# Gypsy Nirvana ?? why



## BushyKush420 (Feb 26, 2007)

why do they now ask for you to make an account? i was on here b4 and it never ask that.. and i would hope that they would destroy all evidence of any body who purchases what have ya.... why would they want account info has any body signed up and bought after signing up????

are they still safe??:argue:


----------



## THE BROTHER'S GRUNT (Feb 26, 2007)

BushyKush420 said:
			
		

> why do they now ask for you to make an account? i was on here b4 and it never ask that.. and i would hope that they would destroy all evidence of any body who purchases what have ya.... why would they want account info has any body signed up and bought after signing up????
> 
> are they still safe??:argue:


*Sup BK420. If i'm not mistaken we had to make an account when we ordered from them a year ago.
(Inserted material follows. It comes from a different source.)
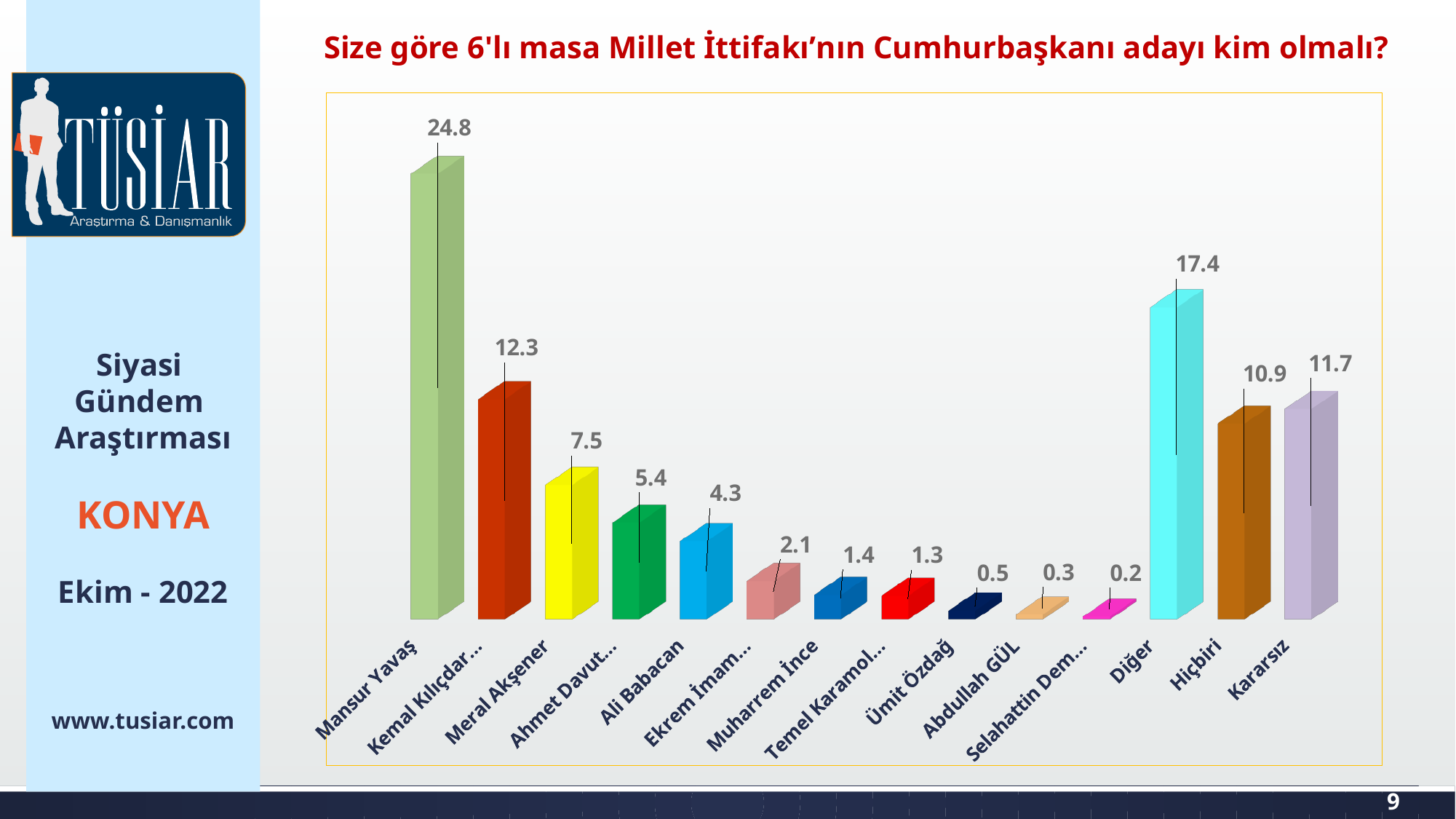
Which is larger, the value for Hiçbiri or the value for Kararsız? Kararsız What value is shown for Diğer? 17.4 How many categories are shown in the chart? 14 What value is shown for Kararsız? 11.7 Which is larger, the value for Meral Akşener or the value for Ali Babacan? Meral Akşener What value is shown for Meral Akşener? 7.5 What value is shown for Abdullah GÜL? 0.3 Which category has the highest value in the chart? Mansur Yavaş What kind of chart is shown on the slide? Bar chart What is the difference between the values for Kararsız and Hiçbiri? 0.8 What value is shown for Mansur Yavaş? 24.8 What is the difference between the values for Mansur Yavaş and Diğer? 7.4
Got the seeds with no problems. :aok: *


----------



## BushyKush420 (Feb 26, 2007)

oh really ok.. not that i ordered from em b4..
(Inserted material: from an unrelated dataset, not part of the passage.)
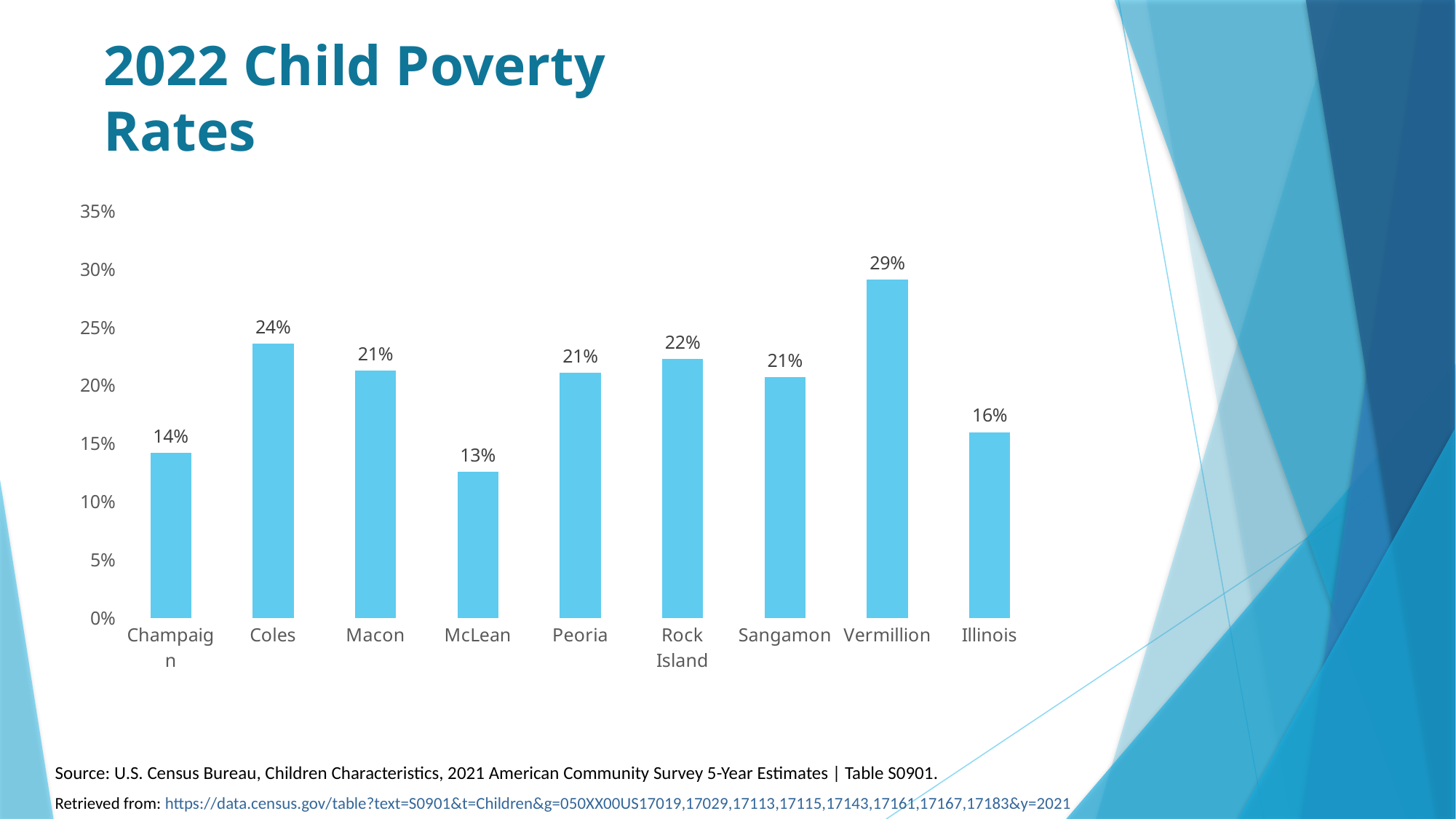
Which county has the highest child poverty rate? Vermillion What is the difference between the child poverty rates of Vermillion and McLean? 16% Which county has the lowest child poverty rate? McLean What is the child poverty rate for Vermillion? 29% What is the child poverty rate for Illinois? 16% What is the title of the slide? 2022 Child Poverty Rates What is the child poverty rate for McLean? 13% What is the difference between the child poverty rates of Coles and Illinois? 8% How many categories are shown on the x axis? 9 What kind of chart is shown on the slide? Bar chart Which has a higher child poverty rate, Coles or Champaign? Coles What is the child poverty rate for Rock Island? 22%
i just not to long ago visited there website and it was a different homepage, unlike now when you visit em its a direct to make an account...  but ok its always been like that.. and what if your making payment with cash whats the point of the account especially if im gonna give em ( not real info) besides my safe addy for delivery..


----------



## Stoney Bud (Feb 26, 2007)

Most businesses are required by their country to record sales for legal purposes like taxing and the like.

If you're worried about their practices, email them and ask. I'm sure they've heard all the questions before and have an answer waiting for you.

Good luck man!


----------



## BushyKush420 (Feb 26, 2007)

Hey is there a difference from ordering from the DOC getting nirvana seeds than goin to seed boutique and getting nirvana seeds?


----------



## longtimegrower (Mar 5, 2007)

I don`t think so its like going to mandella and ordering  seeds or going to seedbotique and ordering mandella they just both sell the same seeds. slim


----------



## flipmode (Mar 24, 2007)

what does it matter ur probaly gettin it shipped to ur a adress they would have it anyway atleast by making a  account sending money order u can lie about your  name sure they got ur ip but that dont prove ****


----------



## BushyKush420 (Mar 24, 2007)

flipmode said:
			
		

> what does it matter ur probaly gettin it shipped to ur a adress they would have it anyway atleast by making a account sending money order u can lie about your name sure they got ur ip but that dont prove ****


 
NOPE i would not wanna risk it.. i will send to my safe house along wit a different name.. just to be sure.. so no worries occur.


----------



## flipmode (Mar 25, 2007)

oh yeah but some people dont have safe houses but i know what u mean 





			
				BushyKush420 said:
			
		

> NOPE i would not wanna risk it.. i will send to my safe house along wit a different name.. just to be sure.. so no worries occur.


----------